## DESCRIÇÃO DO EXERCÍCIO
No texto sobre o restauro do Pombal da Fiocruz, quem é apontado como autor do projeto do antigo biotério?

## TRECHO DO DOCUMENTO
A simplicidade formal da edificação construída em 1904 para abrigar a criação de pequenos animais utilizados na nascente produção de soros e vacinas no Brasil, na hoje centenária Fiocruz, chamou a atenção do arquiteto Antônio Pedro Gomes de Alcântara (1926-1999), responsável por inúmeros processos de restauração e preservação de bens de áreas urbanas, como a recuperação e a valorização de Paraty (RJ) e Alcântara (MA).
Após analisar o pedido de tombamento do Conjunto Arquitetural de Manguinhos e de seu entorno imediato, Alcântara fez menção ao antigo biotério, em documento enviado ao Serviço do Patrimônio Histórico e Artístico Nacional, atual Iphan, de 17 de novembro de 1980. Avaliou que o autor do projeto, Luiz Moraes Júnior (1867-1955), superou “as limitações de seu tempo” e considerou que a “purificação” da forma adotada no biotério, “reduzida a seu âmago geométrico”, estava associada à reformulação da linguagem arquitetônica no início do século 20.
A construção que tanto despertou o interesse do arquiteto logo será vista apenas parcialmente no campus da Fiocruz em Manguinhos, zona norte do Rio de Janeiro. Mas o motivo é alvissareiro. Estará, em breve, cercada por tapumes coloridos, que anunciam uma boa nova: o antigo biotério, mais conhecido como Pombal, será restaurado pelo Departamento de Patrimônio Histórico da Casa de Oswaldo Cruz (COC/Fiocruz) e inserido no circuito de visitação do Museu da Vida Fiocruz.
A obra de restauração do Pombal integra o Plano de Requalificação do Núcleo Arquitetônico Histórico de Manguinhos, que busca preservar e valorizar o patrimônio cultural da instituição – testemunho de importantes momentos da história nacional – e ampliar o diálogo com a população e a cidade, por meio de maior oferta de atividades socioculturais, de divulgação científica e de educação em ciência, tecnologia e saúde.
Formado por oito construções circulares, divididas em gaiolas, agrupadas em dois pátios simetricamente dispostos ao redor de uma Torre Central, o Pombal é cercado por um muro vazado e sinuoso, com elementos cerâmicos, que acompanha o desenho dos pequenos pavilhões. Destaque no conjunto são os elementos decorativos em argamassa da torre, entre os quais, o corrimão da escada, que traz a técnica de rocaille, um revestimento que representa elementos da natureza, como folhas e galhos de árvores.
Além de espaço expositivo, o Pombal será transformado novamente em lugar de convívio da Fiocruz e da comunidade. Para tornar o lugar mais confortável do ponto de vista climático, parte da pavimentação será substituída por gramado. Além disso, serão realizadas intervenções na quadra na qual a edificação está inserida, com a plantação de novas árvores, favorecendo, assim, a redução da temperatura. “A ideia é que este seja também um lugar de relaxamento, para se estar, dar uma descansada, conectar-se com a natureza”, detalha Maria Cristina Coelho Duarte, arquiteta do Departamento de Patrimônio Histórico, uma das responsáveis pela fiscalização técnica da obra.

## TRECHOS DA LISTAGEM
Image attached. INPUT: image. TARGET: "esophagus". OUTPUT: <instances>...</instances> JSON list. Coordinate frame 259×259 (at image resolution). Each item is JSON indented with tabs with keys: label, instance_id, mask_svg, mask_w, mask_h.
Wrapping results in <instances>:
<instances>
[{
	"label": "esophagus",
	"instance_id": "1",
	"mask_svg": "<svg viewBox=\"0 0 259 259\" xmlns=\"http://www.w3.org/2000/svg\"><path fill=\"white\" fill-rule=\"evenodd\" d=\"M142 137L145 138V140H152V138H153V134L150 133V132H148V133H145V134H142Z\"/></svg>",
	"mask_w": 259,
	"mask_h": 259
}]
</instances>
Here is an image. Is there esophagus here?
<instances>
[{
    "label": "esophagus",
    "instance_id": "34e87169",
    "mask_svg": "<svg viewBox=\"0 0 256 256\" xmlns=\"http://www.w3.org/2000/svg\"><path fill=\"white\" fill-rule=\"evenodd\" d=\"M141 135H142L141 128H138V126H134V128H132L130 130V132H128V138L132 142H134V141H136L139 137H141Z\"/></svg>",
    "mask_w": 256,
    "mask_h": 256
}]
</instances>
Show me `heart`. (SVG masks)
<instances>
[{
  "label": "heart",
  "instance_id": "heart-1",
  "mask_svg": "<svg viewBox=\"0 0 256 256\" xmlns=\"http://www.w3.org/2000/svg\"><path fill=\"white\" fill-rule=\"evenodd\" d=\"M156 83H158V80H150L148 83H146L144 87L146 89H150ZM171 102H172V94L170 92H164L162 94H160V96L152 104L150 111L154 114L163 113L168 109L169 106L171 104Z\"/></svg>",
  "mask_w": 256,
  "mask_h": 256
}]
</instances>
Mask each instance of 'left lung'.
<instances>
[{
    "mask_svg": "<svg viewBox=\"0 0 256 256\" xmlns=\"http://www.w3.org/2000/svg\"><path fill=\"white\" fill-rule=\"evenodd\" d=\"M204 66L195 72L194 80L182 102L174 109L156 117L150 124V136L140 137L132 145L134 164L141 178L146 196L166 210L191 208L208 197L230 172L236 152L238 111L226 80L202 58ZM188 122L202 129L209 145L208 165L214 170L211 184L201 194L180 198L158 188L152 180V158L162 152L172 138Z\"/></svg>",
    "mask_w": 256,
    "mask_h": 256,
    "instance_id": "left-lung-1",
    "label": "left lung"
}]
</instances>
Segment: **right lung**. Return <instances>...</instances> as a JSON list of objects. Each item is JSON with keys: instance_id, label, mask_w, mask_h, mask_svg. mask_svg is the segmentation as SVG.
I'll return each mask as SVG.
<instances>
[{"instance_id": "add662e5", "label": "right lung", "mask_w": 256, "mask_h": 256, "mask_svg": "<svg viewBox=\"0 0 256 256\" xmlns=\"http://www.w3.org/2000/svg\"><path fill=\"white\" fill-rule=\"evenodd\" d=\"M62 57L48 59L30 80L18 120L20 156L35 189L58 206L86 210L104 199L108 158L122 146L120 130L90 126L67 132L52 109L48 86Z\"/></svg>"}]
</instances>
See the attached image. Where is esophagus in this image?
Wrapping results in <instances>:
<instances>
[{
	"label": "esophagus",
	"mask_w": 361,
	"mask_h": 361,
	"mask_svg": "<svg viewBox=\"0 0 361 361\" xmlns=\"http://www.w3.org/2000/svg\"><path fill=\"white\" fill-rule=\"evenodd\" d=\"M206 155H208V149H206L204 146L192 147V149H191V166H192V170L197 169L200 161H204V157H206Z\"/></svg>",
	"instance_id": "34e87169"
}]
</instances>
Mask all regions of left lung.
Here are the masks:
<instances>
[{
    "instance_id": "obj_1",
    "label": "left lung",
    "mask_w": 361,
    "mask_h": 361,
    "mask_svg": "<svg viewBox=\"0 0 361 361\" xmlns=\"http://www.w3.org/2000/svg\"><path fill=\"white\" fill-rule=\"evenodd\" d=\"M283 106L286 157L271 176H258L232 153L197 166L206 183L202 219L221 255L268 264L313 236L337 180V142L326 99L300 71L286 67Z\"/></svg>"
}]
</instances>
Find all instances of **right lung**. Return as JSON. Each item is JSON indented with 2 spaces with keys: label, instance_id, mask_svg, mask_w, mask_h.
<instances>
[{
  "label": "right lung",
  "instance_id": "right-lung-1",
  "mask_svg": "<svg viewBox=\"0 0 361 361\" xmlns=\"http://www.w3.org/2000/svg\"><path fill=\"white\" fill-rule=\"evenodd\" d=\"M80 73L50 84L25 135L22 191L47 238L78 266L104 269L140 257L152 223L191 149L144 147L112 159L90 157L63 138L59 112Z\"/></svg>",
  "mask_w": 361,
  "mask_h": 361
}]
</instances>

## RESPOSTA AO PROBLEMA
Luiz Moraes Júnior (1867-1955).